Amazon.com is revered for being a very forward-looking business.  So, with the inclusion of a “zombie apocalypse” clause in their latest Terms of Service, should we all be worried?

Yes, it’s right there in paragraph 57.10 for the company’s Lumberyard games development engine, a 3D game design program for use with Amazon Web Services (AWS):

In this paragraph, Amazon notes that the program is not intended for use with “life-critical or safety-critical systems,” except if the Centers for Disease Control and Prevention declare the presence of a “widespread viral infection transmitted by bites or contact with bodily fluids that cause human corpses to reanimate and seek to consume living human flesh, blood, brain, or nerve tissue and is likely to result in the fall of organized civilization.”

Zombie-Apocalypse-480x300Translation:  If the Zombie Apocalypse comes to pass, you can use Lumberyard for whatever the heck you want.

Alright, so Amazon is injecting some humor in what are typically long, boring and dense Terms of Service that, let’s face it, none of us ever read – for any company.

But the fact that the flesh-eating undead can be referenced in a document like this, without hardly anyone noticing, speaks to a larger and more serious issue:  Disclosure documents like this are an awful way to communicate important information to your customer.
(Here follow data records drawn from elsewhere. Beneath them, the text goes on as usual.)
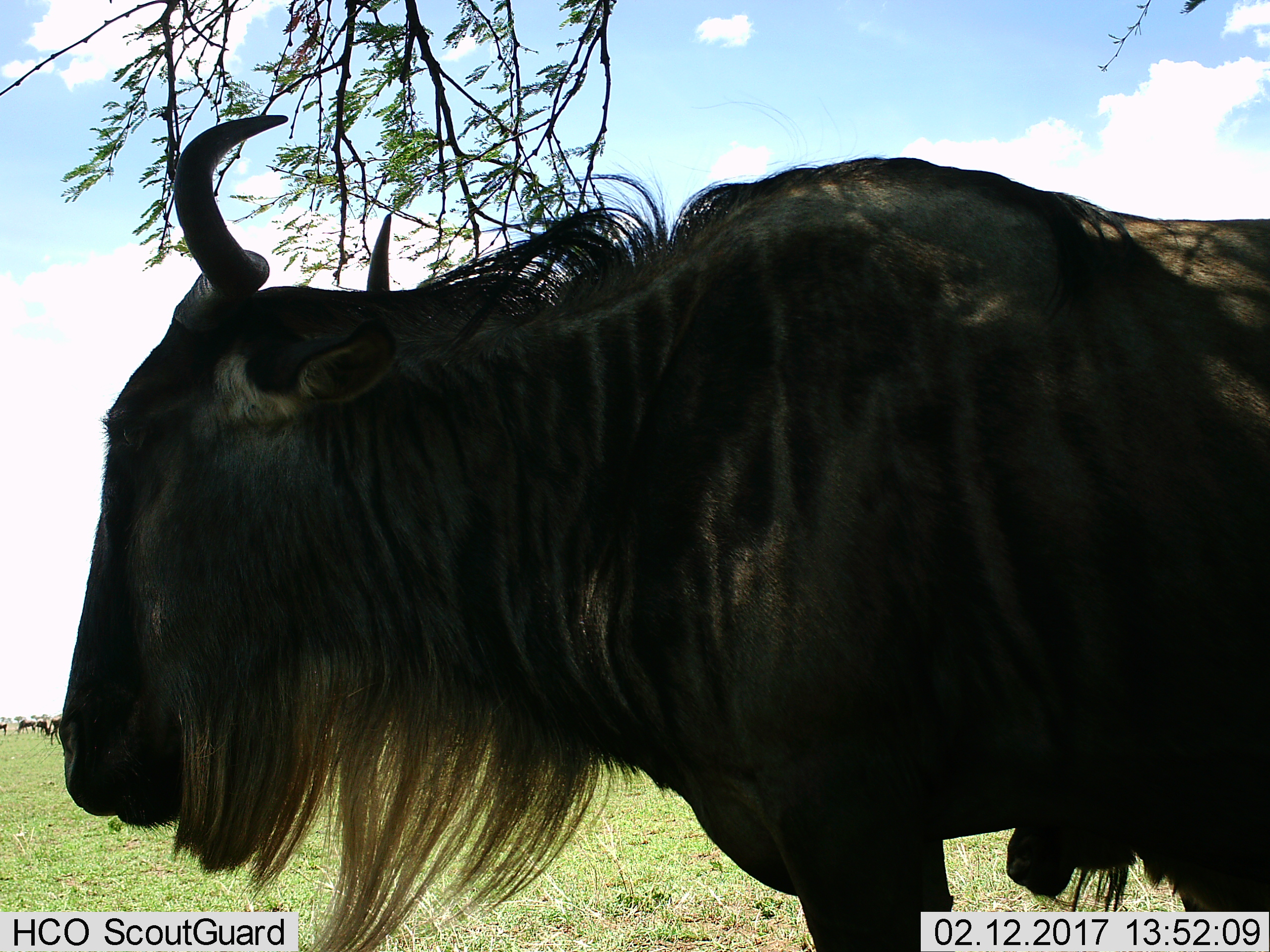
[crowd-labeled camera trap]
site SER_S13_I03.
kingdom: Animalia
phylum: Chordata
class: Mammalia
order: Artiodactyla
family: Bovidae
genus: Connochaetes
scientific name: Connochaetes taurinus taurinus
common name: blue wildebeest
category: wildebeestblue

Companies bury important details in opaque disclosures that they count on no one reading.  Examples abound – coverage exclusions for your insurance, service fees for your bank account, cancellation fees for your gym membership, price hikes for your cable TV package, or conflicts of interest for your financial advisor.

Organizations hide behind these disclosure documents, and point to them as evidence that anything important is indeed revealed to the customer.

But here’s the key thing these companies are missing:  Disclosure is not a proxy for transparency.  Indeed, as practiced these days (with pages of unintelligible fine print), disclosure is the antithesis of transparency.

So let’s start referring to disclosure documents for what they really are – a tool businesses use to convey information they don’t want anyone to see.

Until more companies reject such disingenuous practices (like Southwest Airlines has done with its Transfarency strategy), consumer trust in businesses will continue to erode.

Want to strengthen your customer relationships?  Then go beyond the legally required disclosures and start communicating with people in a clear and forthright way.

That sends a signal to customers that you’re advocating for them, helping them avoid unpleasant surprises — be it in the form of excessive fees, conflicts of interest, or the zombie-induced fall of organized civilization.

That’s the kind of advocacy from which loyal brand advocates are born.